* Extract to read
Segment Open

But that's besides the point. The thing is, if I see a girl who usually walks home but forgot her umbrella, how can I ask her if I can walk her home, or something along those lines? I don't want it to come off as awkward or like, weird. I just want to be a nice guy here without sounding like a dip-stick. There's this girl that's been constantly catching my eye lately and my last class is right next to the parking lot, and we sometimes cross roads when I walk to the bike racks. She does have a car, so she does head to the parking lot. Let's say she didn't bring her umbrella or something, but I brought mine. How do I ask her if I can walk her to her car or something?
Say something along the lines of this:
"Hey the weather outside looks pretty crappy and I noticed you don't have an umbrella with you. Do you mind if I walk you to your car?" Be sure to have your umbrella in hand so she can clearly deduce your intention. You don't want to ask her with your hands empty because that could indeed be taken the wrong way. If you ask politely and in a way so she understands your intention you should be set- and don't take rejection poorly. I believe that most women your age (high school, correct?) aren't accustomed to such manners and may mistake it for something else; in other words, they may be taken aback by you just merely asking to walk them to their car. Therefore, don't take rejection personally and try again later.

Segment Closed

* Record excerpts
Segment Open

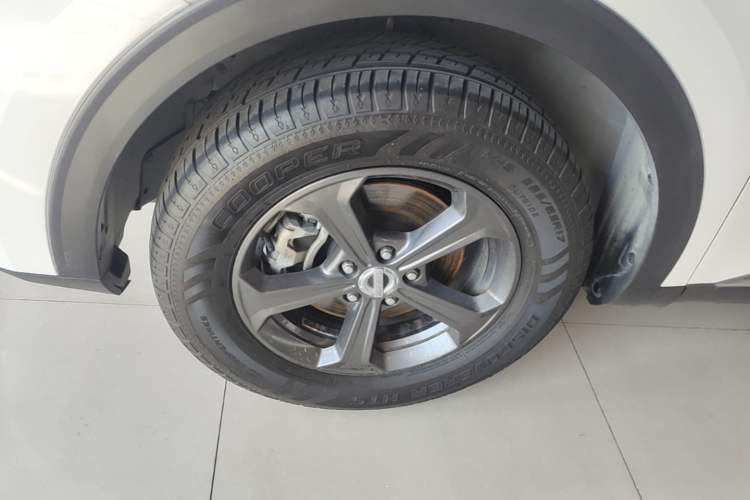 Used Haval F7 2019 1.5T Two-Wheel Drive i-Type China V Standard Left Front Wheel Hub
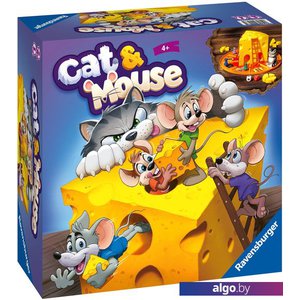 Настольная игра Ravensburger Кошки-Мышки 24563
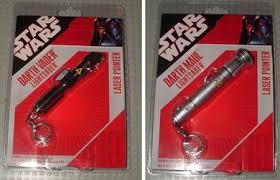 star wars lightsaber laser pointer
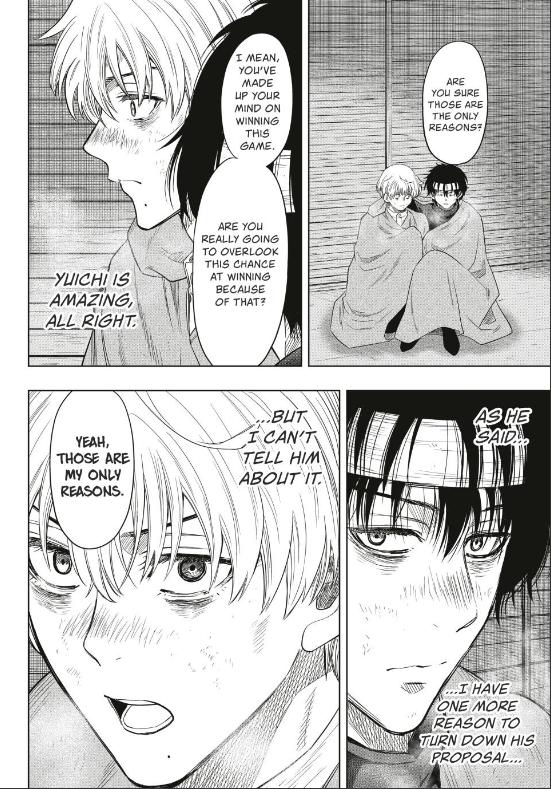 Tomodachi Game Chap 119 - Next Chap 120
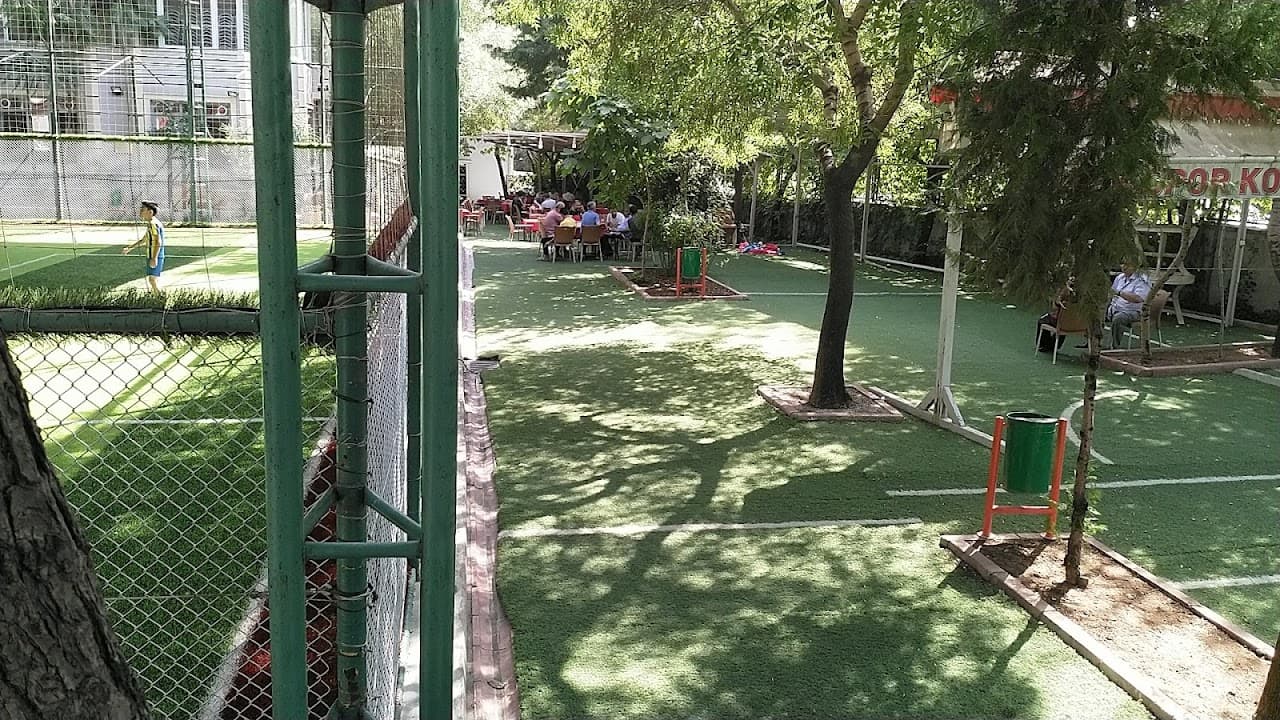 Bilek Spor Tesisleri 4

Segment Closed

* Exercises
A) Reproduce the umbrella advice text above from "Say something along" to "try again later.".
B) In the umbrella advice text, what should the person asking have in hand when offering to walk her to her car?
C) Write what comes next in the umbrella advice text, starting after its final sentence.

* Answers to this exercise
A)
Say something along the lines of this:
"Hey the weather outside looks pretty crappy and I noticed you don't have an umbrella with you. Do you mind if I walk you to your car?" Be sure to have your umbrella in hand so she can clearly deduce your intention. You don't want to ask her with your hands empty because that could indeed be taken the wrong way. If you ask politely and in a way so she understands your intention you should be set- and don't take rejection poorly. I believe that most women your age (high school, correct?) aren't accustomed to such manners and may mistake it for something else; in other words, they may be taken aback by you just merely asking to walk them to their car. Therefore, don't take rejection personally and try again later.

B) An umbrella.

C)
It seems to me that you have a crush on this girl (the one you want to walk to her car). If so, you'll have to be more bold in hitting on her if you want to eventually land a date with her. Walking her to her car isn't bad by any means, but if you want to get to know her better and get her on a date you have to step up your game. But I digress. Good luck when the rains come and hopefully you'll get a chance to walk her back to her car.
Thanks a lot for the info. It feels so good to finally get that question out there - I would've asked my Bio teacher but - eh, that would've come out awkward, if you know what I mean. I'll keep your advice in mind and I'll add "stepping up my game" to the checklist of things to do on the progression to manhood.
Reading this post put a smile on my face and reminded me of a moment in high school when I was a real douche. It was pelting down and I was walking home with an umbrella. This girl, that everyone at school was making fun of us liking each other (even though we didn't) didn't have her umbrella. I decided that moment not to share my umbrella for fear of what others might think from it. So I left her to walk in the pouring rain...
The consequence of my decision almost 10yrs later, still serves as a reminder for me. From then on I decided I could never ever let myself do something so against my values that till now, and forever, I will be the best gentleman I can make myself be.
So anyway to your question and as D.J has outlined just have your umbrella in hand and ask her if she would like to share your umbrella. I would also probably have the umbrella open and take a step out into the rain and then turn to her as she waits.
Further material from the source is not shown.